(Spatial reasoning records)
▶

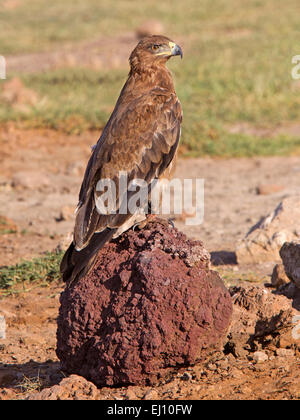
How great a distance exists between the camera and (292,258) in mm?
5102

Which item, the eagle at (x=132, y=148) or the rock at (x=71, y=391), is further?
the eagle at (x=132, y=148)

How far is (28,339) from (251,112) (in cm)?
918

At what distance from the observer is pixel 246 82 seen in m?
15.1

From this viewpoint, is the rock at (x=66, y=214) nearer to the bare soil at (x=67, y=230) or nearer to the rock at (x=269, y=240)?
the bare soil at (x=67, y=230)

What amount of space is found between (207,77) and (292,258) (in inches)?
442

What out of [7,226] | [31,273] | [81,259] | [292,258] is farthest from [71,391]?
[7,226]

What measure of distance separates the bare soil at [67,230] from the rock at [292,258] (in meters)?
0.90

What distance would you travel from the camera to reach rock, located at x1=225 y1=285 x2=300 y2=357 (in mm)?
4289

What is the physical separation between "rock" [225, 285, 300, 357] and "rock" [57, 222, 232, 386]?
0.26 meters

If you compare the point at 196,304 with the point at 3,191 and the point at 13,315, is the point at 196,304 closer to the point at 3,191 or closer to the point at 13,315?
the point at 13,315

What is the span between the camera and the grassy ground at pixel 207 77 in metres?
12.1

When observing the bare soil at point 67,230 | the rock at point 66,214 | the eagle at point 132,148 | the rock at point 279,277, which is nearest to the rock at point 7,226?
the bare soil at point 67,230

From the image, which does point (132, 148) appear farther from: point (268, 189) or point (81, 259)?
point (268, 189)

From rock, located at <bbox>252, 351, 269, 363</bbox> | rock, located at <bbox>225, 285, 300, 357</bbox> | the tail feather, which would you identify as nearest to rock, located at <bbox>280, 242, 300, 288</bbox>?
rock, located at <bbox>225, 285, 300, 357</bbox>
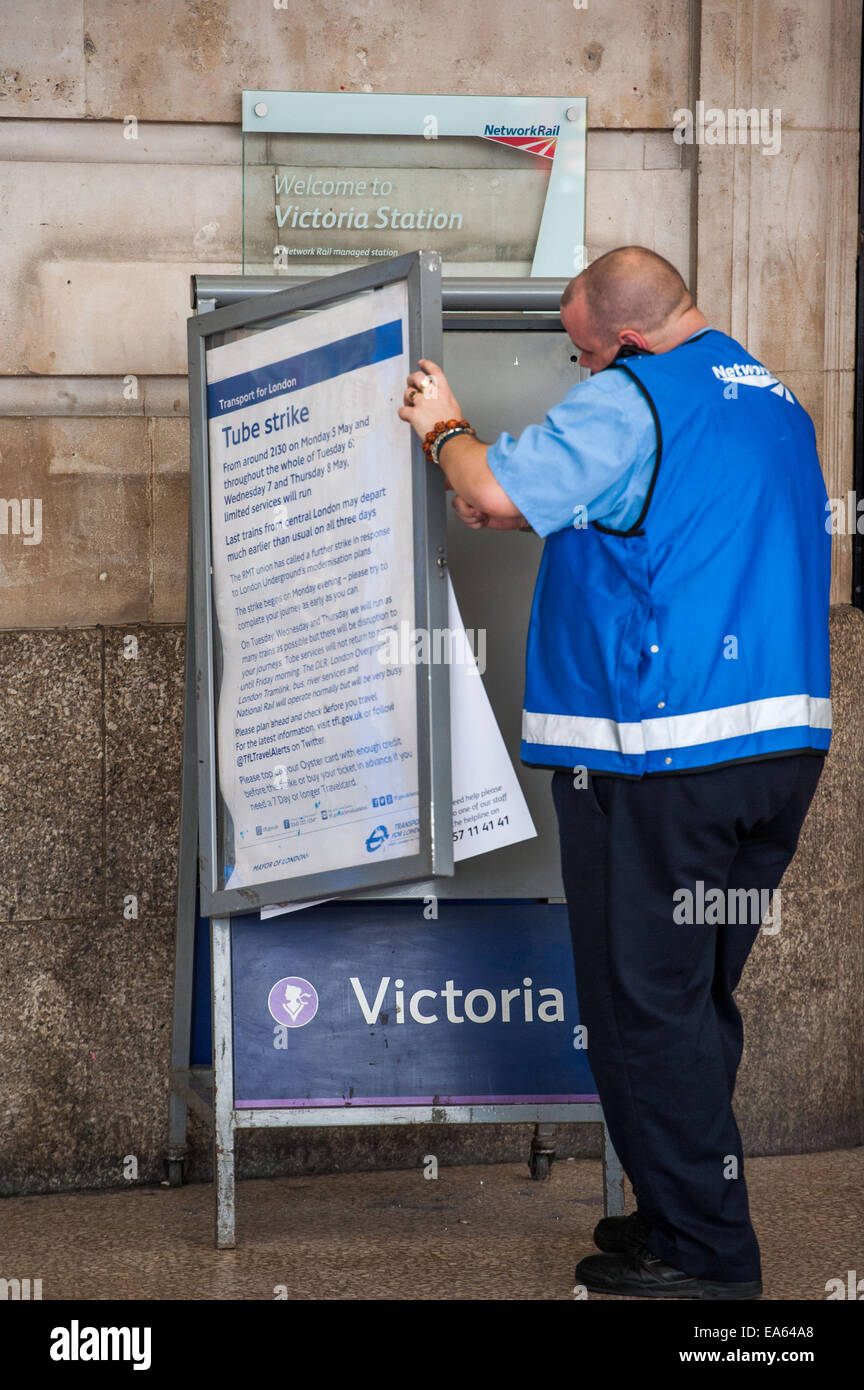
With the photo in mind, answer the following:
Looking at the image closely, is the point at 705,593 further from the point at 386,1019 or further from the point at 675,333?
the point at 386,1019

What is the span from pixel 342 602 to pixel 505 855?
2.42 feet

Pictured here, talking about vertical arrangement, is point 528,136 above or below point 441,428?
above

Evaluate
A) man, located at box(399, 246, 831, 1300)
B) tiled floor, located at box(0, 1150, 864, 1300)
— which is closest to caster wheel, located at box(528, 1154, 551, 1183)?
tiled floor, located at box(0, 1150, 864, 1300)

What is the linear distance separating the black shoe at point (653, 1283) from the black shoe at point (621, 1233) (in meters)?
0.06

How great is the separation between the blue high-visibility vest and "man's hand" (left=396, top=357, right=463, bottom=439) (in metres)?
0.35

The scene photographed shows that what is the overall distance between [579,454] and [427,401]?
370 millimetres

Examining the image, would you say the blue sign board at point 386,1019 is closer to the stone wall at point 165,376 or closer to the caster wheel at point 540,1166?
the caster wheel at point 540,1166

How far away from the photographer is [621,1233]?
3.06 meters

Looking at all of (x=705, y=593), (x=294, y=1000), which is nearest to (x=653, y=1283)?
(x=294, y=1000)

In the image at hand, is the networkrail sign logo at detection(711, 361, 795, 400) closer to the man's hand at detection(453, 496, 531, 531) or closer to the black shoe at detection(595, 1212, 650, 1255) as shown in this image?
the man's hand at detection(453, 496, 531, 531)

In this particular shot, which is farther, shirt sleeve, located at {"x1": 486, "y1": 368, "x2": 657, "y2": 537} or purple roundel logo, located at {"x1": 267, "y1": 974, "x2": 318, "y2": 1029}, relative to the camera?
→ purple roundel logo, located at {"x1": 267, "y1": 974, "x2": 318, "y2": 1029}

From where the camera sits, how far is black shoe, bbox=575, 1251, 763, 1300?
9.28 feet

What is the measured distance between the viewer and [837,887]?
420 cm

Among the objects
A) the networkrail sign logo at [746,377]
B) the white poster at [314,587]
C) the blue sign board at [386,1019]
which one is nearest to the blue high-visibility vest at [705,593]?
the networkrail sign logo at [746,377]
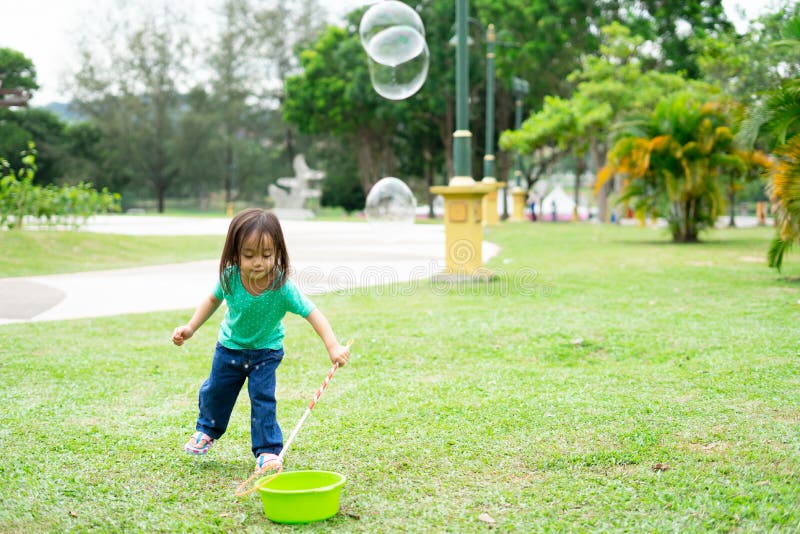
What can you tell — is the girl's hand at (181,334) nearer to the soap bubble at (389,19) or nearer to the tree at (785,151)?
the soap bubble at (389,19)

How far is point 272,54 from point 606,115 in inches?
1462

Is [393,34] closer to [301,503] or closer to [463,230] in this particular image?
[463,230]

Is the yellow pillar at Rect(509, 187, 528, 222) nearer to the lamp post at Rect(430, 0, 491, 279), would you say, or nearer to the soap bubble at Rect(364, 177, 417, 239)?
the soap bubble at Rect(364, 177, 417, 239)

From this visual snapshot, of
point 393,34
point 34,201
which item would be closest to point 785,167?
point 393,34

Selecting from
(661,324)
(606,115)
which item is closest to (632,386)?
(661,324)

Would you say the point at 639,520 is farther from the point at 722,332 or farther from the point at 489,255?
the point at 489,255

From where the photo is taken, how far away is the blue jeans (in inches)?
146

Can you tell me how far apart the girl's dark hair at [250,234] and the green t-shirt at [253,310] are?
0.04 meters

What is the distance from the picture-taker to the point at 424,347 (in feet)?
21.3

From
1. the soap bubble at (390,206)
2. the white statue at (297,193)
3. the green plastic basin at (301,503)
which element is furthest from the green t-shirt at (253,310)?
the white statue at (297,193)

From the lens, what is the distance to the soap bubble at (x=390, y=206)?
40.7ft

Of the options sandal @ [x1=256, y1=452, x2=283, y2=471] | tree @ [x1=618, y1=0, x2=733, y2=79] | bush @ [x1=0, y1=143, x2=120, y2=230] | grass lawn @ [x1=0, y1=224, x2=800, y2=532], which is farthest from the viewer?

◀

Extract every line of the data exactly; pictures stay out.

How great a distance exists between the camera and (292,258) in mm?
5102

Which item, the eagle at (x=132, y=148) or the rock at (x=71, y=391), is further?
the eagle at (x=132, y=148)

How far is (28,339) from (251,112) (in cm)?
918

At what distance from the observer is pixel 246 82 seen in m?
15.1

From this viewpoint, is the rock at (x=66, y=214) nearer to the bare soil at (x=67, y=230) or nearer to the rock at (x=269, y=240)?
the bare soil at (x=67, y=230)

What amount of space is found between (207,77) and (292,258) (in inches)?
442

What out of [7,226] | [31,273] | [81,259] | [292,258] is farthest from [71,391]?
[7,226]

What measure of distance separates the bare soil at [67,230] from the rock at [292,258] (in meters)?
0.90

What distance would you travel from the camera to reach rock, located at x1=225 y1=285 x2=300 y2=357 (in mm)?
4289

What is the physical separation between "rock" [225, 285, 300, 357] and "rock" [57, 222, 232, 386]?
0.26 meters

If you compare the point at 196,304 with the point at 3,191 and the point at 13,315, is the point at 196,304 closer to the point at 3,191 or closer to the point at 13,315?
the point at 13,315

What is the span between the camera and the grassy ground at pixel 207 77 in metres?
12.1

When observing the bare soil at point 67,230 | the rock at point 66,214 | the eagle at point 132,148 | the rock at point 279,277, which is nearest to the rock at point 7,226?
the bare soil at point 67,230

From the image, which does point (132, 148) appear farther from: point (268, 189) or point (81, 259)?
point (268, 189)

From rock, located at <bbox>252, 351, 269, 363</bbox> | rock, located at <bbox>225, 285, 300, 357</bbox> | the tail feather, which would you identify as nearest to rock, located at <bbox>280, 242, 300, 288</bbox>?
rock, located at <bbox>225, 285, 300, 357</bbox>
With the photo in mind, answer the following:
Looking at the image closely, is the point at 705,593 further from the point at 386,1019 or further from the point at 675,333?
the point at 386,1019

What is the span from pixel 342 602 to pixel 505 855?
2.42 feet

Pictured here, talking about vertical arrangement, is point 528,136 above or below point 441,428?
above

Evaluate
A) man, located at box(399, 246, 831, 1300)
B) tiled floor, located at box(0, 1150, 864, 1300)
— which is closest to caster wheel, located at box(528, 1154, 551, 1183)?
tiled floor, located at box(0, 1150, 864, 1300)

What is the linear distance separating the black shoe at point (653, 1283) from the black shoe at point (621, 1233) (in meters)?
0.06

How great is the separation between the blue high-visibility vest and "man's hand" (left=396, top=357, right=463, bottom=439) (in metres)?
0.35

The scene photographed shows that what is the overall distance between [579,454] and [427,401]?
370 millimetres

Examining the image, would you say the blue sign board at point 386,1019 is closer to the stone wall at point 165,376 or closer to the caster wheel at point 540,1166?
the caster wheel at point 540,1166

How far away from the photographer is [621,1233]?
3.06 meters

Looking at all of (x=705, y=593), (x=294, y=1000), which is nearest to (x=653, y=1283)?
(x=294, y=1000)

In the image at hand, is the networkrail sign logo at detection(711, 361, 795, 400) closer to the man's hand at detection(453, 496, 531, 531) or closer to the black shoe at detection(595, 1212, 650, 1255) as shown in this image?
the man's hand at detection(453, 496, 531, 531)

In this particular shot, which is farther, shirt sleeve, located at {"x1": 486, "y1": 368, "x2": 657, "y2": 537} or purple roundel logo, located at {"x1": 267, "y1": 974, "x2": 318, "y2": 1029}, relative to the camera?
→ purple roundel logo, located at {"x1": 267, "y1": 974, "x2": 318, "y2": 1029}

From where the camera sits, how far is black shoe, bbox=575, 1251, 763, 1300?
9.28 feet

What is the measured distance between the viewer and [837,887]?
420 cm

Among the objects
A) the networkrail sign logo at [746,377]
B) the white poster at [314,587]
C) the blue sign board at [386,1019]
which one is nearest to the blue high-visibility vest at [705,593]?
the networkrail sign logo at [746,377]
What can you tell — is the girl's hand at (181,334) nearer to the soap bubble at (389,19) or nearer to the tree at (785,151)?
the soap bubble at (389,19)

How far is point 272,54 from point 606,115 in inches?
1462

Is [393,34] closer to [301,503] or closer to [463,230] in this particular image?
[463,230]

Is the yellow pillar at Rect(509, 187, 528, 222) nearer to the lamp post at Rect(430, 0, 491, 279), would you say, or nearer to the soap bubble at Rect(364, 177, 417, 239)?
the soap bubble at Rect(364, 177, 417, 239)

From this visual snapshot, of
point 393,34
point 34,201
which item would be closest to point 785,167?
point 393,34

Selecting from
(661,324)
(606,115)
which item is closest to (632,386)?
(661,324)

Would you say the point at 639,520 is farther from the point at 722,332 or farther from the point at 489,255?
the point at 489,255

From where the photo is taken, how far away is the blue jeans (in inches)?
146

Can you tell me how far apart the girl's dark hair at [250,234] and the green t-shirt at [253,310] are?
0.04 meters

What is the distance from the picture-taker to the point at 424,347 (in feet)?
21.3

From
1. the soap bubble at (390,206)
2. the white statue at (297,193)
3. the green plastic basin at (301,503)
which element is furthest from the green t-shirt at (253,310)?
the white statue at (297,193)

From the lens, what is the distance to the soap bubble at (x=390, y=206)?
40.7ft

Of the options sandal @ [x1=256, y1=452, x2=283, y2=471] | tree @ [x1=618, y1=0, x2=733, y2=79] | bush @ [x1=0, y1=143, x2=120, y2=230] | grass lawn @ [x1=0, y1=224, x2=800, y2=532], which is farthest from the viewer?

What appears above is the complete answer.